- **Your task**
Write out every entry in full. Leave nothing out.

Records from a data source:
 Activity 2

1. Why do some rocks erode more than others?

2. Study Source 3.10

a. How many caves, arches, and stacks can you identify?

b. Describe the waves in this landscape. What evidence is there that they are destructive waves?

- **Answer box**
 Activity 2

1. Why do some rocks erode more than others?

2. Study Source 3.10

a. How many caves, arches, and stacks can you identify?

b. Describe the waves in this landscape. What evidence is there that they are destructive waves?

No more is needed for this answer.